_TE LEZEN FRAGMENT_.

=======

(N.): Vraag gesteld in 't Nederlands - (Fr.): Vraag gesteld in 't Frans
Het uitgangspunt van de politiehervorming was een eengemaakt politiekorps. Reeds in het verslag van de commissie Binnenlandse Zaken 2002 werd de noodzaak van gelijkvormigheid van alle politieopleidingen aangehaald. De politiescholen zijn nog steeds op het provinciale niveau georganiseerd. Naast een uniforme basisopleiding is iedere politieschool vrij in het geven van bijkomende cursussen. Dit leidt ertoe dat sommige politiemensen bijkomende cursussen volgen in uiterst agressieve gevechtstechnieken, opgezet voor oorlogssituaties. Politiemensen krijgen onvermijdelijk tijdens hun loopbaan met geweld te maken. Het is noodzakelijk dat in de opleiding op een professionele manier met dit gegeven wordt omgegaan.
1. Welke stappen werden er reeds ondernomen om tot een eenvormig aanbod van alle opleidingen te komen ? Zo niet, waarom volgde de regering de aanbevelingen niet van de commissie ?

=======

_VERZAMELD MATERIAAL_.
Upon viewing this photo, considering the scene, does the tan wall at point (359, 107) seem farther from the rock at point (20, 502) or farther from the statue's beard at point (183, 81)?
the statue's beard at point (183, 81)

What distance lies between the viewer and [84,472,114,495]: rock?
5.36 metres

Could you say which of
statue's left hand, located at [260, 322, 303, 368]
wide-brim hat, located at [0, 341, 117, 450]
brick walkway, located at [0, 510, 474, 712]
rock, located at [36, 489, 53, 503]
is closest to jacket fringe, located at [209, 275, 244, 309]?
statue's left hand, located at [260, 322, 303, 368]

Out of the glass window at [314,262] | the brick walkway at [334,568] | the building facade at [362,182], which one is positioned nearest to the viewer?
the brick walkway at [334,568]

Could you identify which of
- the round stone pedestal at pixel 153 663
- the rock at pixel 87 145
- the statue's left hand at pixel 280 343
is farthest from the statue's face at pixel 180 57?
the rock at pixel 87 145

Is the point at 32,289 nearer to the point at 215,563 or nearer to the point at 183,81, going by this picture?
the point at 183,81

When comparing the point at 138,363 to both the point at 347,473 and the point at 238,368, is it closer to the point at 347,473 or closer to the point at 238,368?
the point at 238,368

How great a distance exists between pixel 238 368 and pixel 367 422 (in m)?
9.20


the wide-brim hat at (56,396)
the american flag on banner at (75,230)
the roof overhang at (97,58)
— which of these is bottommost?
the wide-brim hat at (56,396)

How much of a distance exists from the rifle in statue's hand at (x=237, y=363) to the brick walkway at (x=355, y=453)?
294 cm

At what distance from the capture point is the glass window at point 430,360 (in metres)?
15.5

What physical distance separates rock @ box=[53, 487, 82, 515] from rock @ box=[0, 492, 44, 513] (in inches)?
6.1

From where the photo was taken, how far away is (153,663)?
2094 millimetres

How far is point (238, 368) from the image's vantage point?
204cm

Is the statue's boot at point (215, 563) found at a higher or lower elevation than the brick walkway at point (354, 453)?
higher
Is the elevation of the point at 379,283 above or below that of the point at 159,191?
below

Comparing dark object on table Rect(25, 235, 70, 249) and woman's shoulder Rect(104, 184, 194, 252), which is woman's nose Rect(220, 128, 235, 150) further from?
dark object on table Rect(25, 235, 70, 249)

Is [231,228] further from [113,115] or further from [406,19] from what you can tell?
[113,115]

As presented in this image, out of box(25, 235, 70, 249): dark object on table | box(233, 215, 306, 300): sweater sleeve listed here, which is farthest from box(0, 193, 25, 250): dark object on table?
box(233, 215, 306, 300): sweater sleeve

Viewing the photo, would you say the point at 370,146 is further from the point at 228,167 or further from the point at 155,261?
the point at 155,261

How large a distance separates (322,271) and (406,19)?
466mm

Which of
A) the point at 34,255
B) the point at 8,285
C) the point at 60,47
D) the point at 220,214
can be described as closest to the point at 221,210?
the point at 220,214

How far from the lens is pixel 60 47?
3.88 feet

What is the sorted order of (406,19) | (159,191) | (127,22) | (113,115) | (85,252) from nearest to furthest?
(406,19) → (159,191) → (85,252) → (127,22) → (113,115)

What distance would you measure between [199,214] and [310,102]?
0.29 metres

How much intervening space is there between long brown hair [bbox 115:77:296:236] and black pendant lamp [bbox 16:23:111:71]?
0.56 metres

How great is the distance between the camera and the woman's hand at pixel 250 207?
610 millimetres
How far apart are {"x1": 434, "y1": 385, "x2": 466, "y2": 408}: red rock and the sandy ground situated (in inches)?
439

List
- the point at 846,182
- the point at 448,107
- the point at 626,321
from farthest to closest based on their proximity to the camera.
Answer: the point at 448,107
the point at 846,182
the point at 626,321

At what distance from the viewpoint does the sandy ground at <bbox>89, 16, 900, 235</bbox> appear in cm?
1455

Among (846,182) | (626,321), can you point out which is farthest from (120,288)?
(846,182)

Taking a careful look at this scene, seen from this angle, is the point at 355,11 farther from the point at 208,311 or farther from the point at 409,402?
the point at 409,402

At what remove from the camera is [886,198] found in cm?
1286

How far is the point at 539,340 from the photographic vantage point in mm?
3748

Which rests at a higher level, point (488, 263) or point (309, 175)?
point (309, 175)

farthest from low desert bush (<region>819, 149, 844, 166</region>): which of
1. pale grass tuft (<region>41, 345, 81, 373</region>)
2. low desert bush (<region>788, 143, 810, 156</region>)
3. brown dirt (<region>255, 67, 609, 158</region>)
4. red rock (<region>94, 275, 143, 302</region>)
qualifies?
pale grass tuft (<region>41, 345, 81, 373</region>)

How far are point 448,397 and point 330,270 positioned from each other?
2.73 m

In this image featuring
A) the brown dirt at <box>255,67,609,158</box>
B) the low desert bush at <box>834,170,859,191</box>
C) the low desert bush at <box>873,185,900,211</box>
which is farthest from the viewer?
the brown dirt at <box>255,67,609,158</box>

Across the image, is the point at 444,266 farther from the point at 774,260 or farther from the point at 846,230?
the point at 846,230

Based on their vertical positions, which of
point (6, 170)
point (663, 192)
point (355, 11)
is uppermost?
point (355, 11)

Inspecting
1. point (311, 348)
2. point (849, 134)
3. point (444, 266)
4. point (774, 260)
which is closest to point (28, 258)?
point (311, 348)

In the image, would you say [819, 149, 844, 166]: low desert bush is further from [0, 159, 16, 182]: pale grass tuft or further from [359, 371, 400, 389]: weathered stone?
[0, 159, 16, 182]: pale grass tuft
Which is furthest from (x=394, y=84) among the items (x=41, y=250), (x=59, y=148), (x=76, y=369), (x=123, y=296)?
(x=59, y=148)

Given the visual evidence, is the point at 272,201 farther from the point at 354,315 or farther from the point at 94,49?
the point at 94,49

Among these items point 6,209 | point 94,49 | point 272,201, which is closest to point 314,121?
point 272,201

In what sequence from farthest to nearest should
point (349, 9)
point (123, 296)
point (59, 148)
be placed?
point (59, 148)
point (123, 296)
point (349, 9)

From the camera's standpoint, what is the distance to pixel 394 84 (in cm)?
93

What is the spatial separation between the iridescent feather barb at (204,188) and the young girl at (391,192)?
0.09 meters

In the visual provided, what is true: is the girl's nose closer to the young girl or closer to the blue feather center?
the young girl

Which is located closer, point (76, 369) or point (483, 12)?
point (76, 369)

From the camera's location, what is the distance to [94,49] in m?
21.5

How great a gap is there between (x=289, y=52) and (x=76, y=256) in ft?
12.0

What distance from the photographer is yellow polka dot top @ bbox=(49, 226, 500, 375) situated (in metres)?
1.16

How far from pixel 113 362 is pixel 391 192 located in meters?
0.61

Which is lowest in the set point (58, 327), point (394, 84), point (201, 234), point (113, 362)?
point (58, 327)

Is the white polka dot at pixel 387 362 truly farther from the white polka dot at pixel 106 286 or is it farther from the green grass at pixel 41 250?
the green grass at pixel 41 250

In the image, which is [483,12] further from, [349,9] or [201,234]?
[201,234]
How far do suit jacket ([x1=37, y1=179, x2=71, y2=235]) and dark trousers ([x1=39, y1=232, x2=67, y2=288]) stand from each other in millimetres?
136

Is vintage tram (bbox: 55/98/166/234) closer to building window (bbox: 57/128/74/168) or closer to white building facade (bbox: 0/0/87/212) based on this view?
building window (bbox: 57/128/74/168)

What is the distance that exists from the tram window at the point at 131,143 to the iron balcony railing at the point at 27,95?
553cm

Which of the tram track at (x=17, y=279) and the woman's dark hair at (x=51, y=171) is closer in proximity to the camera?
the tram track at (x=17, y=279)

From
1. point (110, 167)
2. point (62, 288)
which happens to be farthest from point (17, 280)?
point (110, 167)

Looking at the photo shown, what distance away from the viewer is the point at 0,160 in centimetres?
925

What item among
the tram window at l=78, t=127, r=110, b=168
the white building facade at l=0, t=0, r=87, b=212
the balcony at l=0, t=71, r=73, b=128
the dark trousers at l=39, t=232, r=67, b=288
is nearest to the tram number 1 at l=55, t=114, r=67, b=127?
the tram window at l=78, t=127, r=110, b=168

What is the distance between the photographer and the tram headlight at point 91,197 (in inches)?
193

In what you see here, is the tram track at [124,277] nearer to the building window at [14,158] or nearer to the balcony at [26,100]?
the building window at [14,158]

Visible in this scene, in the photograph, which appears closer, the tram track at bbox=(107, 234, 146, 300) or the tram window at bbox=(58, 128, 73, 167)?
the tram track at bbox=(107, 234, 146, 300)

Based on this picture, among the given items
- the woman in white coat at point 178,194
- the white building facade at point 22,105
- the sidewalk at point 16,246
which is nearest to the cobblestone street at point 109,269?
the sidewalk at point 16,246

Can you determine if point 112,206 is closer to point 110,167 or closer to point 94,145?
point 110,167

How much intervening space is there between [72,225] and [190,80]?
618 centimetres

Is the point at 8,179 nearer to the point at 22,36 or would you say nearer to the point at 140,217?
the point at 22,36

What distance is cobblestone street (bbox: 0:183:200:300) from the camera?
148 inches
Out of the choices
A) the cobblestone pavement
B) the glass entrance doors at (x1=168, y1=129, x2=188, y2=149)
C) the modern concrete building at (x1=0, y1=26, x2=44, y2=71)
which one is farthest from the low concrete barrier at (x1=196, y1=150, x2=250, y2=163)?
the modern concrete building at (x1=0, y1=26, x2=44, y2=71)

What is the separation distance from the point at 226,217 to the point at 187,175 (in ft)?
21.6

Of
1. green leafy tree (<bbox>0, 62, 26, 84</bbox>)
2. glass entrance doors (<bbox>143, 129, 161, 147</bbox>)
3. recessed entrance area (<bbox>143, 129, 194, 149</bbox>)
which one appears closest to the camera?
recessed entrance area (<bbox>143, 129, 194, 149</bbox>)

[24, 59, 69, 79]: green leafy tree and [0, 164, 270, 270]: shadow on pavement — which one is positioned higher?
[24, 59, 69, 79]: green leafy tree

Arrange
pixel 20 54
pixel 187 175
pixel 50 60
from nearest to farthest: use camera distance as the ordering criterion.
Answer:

=======

_OPDRACHT_. Citeer letterlijk het stuk uit de tekst over de politieopleidingen dat begint met "1. Welke stappen" en doorloopt tot en met "de commissie ?".

_ANTWOORD_.
1. Welke stappen werden er reeds ondernomen om tot een eenvormig aanbod van alle opleidingen te komen ? Zo niet, waarom volgde de regering de aanbevelingen niet van de commissie ?